During a call with the director of my daughter’s day care, I shared some of Gillikin’s ideas and opened up about my own experiences with anorexia. I spoke freely about the harmful effects of food labeling — both as a woman in recovery from anorexia and as a mother who wants to protect my son and daughter from the disorder that stole so many years of my life. I know that no matter how hard I try to shield my children from an eating disorder, there will always be external factors outside of my control — school assignments, social media, genetics. Sometimes, the list feels unbearably long. My husband and I try to teach our children the best we can at home, by avoiding food labels, refraining from commenting negatively on our bodies, and eating food together as a family.
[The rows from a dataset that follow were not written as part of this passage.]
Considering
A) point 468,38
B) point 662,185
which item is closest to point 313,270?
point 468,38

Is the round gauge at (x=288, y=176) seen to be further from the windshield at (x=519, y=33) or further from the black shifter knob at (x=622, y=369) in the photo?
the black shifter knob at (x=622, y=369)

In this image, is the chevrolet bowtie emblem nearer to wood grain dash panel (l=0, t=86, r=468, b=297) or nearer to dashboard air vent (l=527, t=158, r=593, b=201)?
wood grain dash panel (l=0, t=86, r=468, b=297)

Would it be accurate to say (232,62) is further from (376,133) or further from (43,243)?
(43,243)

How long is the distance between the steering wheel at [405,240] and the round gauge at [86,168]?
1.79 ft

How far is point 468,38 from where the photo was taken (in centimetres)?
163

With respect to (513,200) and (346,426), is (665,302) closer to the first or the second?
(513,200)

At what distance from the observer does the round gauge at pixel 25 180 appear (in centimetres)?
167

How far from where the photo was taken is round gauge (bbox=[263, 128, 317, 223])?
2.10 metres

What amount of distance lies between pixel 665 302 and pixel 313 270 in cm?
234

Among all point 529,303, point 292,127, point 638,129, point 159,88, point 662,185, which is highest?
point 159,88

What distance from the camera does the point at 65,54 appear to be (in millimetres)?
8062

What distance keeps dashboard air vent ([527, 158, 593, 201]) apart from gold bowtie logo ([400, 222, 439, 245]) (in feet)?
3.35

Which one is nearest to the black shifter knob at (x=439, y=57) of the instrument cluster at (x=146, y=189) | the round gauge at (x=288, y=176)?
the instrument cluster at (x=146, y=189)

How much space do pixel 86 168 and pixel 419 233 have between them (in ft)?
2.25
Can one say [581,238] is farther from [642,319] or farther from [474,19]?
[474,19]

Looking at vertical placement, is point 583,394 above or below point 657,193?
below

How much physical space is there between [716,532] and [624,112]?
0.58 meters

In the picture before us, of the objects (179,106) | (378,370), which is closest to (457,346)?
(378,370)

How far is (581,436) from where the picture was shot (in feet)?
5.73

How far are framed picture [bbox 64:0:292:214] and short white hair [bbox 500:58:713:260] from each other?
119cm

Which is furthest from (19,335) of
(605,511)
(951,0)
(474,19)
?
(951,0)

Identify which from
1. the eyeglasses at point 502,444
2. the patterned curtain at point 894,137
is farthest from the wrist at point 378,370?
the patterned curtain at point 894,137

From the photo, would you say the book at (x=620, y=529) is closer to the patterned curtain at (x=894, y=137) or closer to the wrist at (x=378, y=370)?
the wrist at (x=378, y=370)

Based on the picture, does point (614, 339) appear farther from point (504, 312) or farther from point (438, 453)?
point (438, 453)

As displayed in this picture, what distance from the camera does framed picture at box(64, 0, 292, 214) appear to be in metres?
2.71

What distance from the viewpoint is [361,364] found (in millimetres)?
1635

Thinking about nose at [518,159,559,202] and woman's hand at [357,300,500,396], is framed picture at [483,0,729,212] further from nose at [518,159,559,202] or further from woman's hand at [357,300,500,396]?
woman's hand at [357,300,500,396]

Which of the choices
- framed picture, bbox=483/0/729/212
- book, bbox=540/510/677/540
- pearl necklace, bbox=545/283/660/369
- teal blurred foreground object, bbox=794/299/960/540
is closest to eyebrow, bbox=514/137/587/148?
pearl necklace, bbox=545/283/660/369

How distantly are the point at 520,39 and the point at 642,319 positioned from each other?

A few days after my daughter’s assignment, I bought some pints of ice cream and made homemade sundaes for Madelyn and my son Tucker.
“This is soooo yummy!” Madelyn said, licking her sticky fingers.
“SO yummy!” Tucker echoed, his blue eyes shining.
“You’re soooo right!” I agreed.
I dug my spoon into my salted caramel ice cream and enjoyed every last bite.
Related resources: The National Alliance for Eating Disorders and Sunny Side Up Nutrition have created five letters that caregivers can download, personalize, and share with teachers to raise awareness and address potential issues around nutrition education.
Mallary Tenore Tarpley is a journalism professor at the University of Texas at Austin. She’s the author of the forthcoming book, “Slip: Recovery, Sickness & the Space in Between,” an examination of the under-discussed complexities of eating disorders and recovery.